Stu has some very good comments at Le Rayon Vet; Kim raises interesting comments on blogging the Festival at Larvatus Prodeo whilst Mark, at the same blog, discusses urbanism and ideas and blogging. He says:
One of the ironies, I think, of city based Festivals of Ideas is that they don’t provide an actual space, very often, or often enough, for civic discussion about the shape and feel and lived experience of urbanism. I think that’s something we could do with much more of, and perhaps something that with its power to create virtual commons, the blogosphere might be able to contribute to. Intensely personal experiences of urban life, and histories, can transcend the self-referential, because, after all, the greatness of cities lies in the weaving together of narratives with common reference points
Urbanism surfaced around water issues and the need to make the shift to sustainable cities as a response to climate change. But this was limited to water (desalinisation plants and recycling) with energy on the frringes.
Climate Change was everywhere in the Festival and a warmed-up Australia was widely acknowledged to be our future. Urbanism in a warm world was not really tackled, despite the Festival's theme of which way to the future. It falls upon a Festival of Ideas to do think this---- to introduce themes once discussed by the disbanded Commission of the Future. Since the media are obsesssed with the mining boom, Australia needing to be on its meetle if it is to remain globally competitive, wealth creation, not meddling in the self-organizing market and protecting our prosperty from the evil Other who hates us, public spaces need to be created to think critically and strategically about our future in a global world.

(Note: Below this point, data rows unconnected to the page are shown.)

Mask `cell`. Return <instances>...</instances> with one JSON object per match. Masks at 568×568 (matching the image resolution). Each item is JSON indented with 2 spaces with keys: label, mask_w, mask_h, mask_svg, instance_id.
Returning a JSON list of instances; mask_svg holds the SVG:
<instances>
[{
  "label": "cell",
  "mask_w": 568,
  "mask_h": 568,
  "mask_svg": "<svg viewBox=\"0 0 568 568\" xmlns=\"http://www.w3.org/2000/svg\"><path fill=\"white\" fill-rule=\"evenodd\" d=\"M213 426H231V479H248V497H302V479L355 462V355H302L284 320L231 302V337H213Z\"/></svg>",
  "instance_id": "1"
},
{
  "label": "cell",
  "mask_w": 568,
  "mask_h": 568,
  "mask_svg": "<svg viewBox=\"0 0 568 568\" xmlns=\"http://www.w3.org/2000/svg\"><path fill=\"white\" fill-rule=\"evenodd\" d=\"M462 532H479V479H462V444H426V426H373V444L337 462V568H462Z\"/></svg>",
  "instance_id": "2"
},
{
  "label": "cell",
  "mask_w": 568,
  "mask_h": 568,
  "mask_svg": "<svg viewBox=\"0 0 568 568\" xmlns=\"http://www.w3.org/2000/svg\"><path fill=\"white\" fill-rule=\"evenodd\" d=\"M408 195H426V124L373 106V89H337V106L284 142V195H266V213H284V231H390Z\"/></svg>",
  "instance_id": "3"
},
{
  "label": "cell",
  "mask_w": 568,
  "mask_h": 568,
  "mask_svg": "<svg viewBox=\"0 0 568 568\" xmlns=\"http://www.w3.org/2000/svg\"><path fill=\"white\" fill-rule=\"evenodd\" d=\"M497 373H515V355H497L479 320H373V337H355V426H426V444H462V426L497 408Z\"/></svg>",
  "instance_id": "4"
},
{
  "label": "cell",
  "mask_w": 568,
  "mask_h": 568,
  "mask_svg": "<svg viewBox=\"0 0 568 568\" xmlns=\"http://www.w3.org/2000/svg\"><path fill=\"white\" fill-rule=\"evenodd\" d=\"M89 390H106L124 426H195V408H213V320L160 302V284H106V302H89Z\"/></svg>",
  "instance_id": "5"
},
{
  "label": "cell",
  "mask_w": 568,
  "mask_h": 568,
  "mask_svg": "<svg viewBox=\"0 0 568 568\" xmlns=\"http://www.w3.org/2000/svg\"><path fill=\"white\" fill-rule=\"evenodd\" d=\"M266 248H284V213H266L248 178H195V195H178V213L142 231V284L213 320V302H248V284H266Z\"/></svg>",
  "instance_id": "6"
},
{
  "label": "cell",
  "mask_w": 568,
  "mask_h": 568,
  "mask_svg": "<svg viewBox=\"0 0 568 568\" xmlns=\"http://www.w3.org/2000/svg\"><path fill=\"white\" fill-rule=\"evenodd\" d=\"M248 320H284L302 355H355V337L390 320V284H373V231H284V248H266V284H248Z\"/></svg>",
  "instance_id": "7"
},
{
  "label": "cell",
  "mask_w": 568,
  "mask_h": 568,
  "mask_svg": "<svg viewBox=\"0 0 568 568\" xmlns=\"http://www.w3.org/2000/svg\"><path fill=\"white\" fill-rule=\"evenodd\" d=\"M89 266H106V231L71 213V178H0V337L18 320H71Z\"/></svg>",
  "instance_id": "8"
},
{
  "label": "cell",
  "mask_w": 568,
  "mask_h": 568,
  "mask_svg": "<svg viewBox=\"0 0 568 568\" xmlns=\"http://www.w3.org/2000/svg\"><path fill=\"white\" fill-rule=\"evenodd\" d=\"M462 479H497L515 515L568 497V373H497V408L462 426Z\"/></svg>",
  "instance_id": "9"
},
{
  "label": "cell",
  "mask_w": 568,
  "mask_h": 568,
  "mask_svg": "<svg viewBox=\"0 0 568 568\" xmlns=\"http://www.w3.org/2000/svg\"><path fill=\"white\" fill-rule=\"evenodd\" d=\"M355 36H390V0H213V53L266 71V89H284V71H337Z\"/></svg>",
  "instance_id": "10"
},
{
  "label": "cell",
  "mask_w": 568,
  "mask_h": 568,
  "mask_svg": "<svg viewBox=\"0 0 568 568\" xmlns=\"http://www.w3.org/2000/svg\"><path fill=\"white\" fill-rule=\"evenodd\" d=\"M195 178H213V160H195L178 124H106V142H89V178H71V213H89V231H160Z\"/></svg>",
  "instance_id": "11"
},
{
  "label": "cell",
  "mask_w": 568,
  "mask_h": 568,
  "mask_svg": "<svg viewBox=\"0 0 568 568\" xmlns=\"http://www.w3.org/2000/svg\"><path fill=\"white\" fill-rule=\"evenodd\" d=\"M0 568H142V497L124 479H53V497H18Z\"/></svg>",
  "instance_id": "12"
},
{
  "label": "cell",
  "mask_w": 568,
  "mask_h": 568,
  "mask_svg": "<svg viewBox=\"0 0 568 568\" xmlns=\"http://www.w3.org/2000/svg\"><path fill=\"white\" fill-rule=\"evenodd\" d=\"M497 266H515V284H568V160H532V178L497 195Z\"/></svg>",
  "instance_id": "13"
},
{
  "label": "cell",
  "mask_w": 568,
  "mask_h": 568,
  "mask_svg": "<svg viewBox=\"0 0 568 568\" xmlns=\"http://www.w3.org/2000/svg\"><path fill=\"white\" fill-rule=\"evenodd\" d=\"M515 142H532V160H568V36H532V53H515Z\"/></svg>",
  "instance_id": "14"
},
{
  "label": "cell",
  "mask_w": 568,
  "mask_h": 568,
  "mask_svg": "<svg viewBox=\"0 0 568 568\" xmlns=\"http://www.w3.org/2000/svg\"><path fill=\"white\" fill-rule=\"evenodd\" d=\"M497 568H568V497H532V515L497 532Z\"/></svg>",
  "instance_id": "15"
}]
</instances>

For instance, the Australian Financial Review, reputed to be the best of the quality media in Australia, is mostly concerned with economic growth and infrastructure bottlenecks disconnected from a warming Australia. So is most economic public policy. Thus the CEDA Report entitled Competing from Australia, which addresses global challenges facing Australia does not even consider climate change. Yet the Report says that it takes the first truly 21st-century look at Australia's trade and investment capacity in the globalising world economy! Since climate change is an example of market failure at its most starkest and confronting, we can infer that both the AFR and CEDA are in denial mode.
So it falls upon a Festival of Ideas to create the much needed public space--a space to foster a counter discourse to the traditional economic discourse of the AFR and the economic think tanks that presuppose that the be all and end all of economic policy is rolling back regulation to allow the market to sizzle and burn.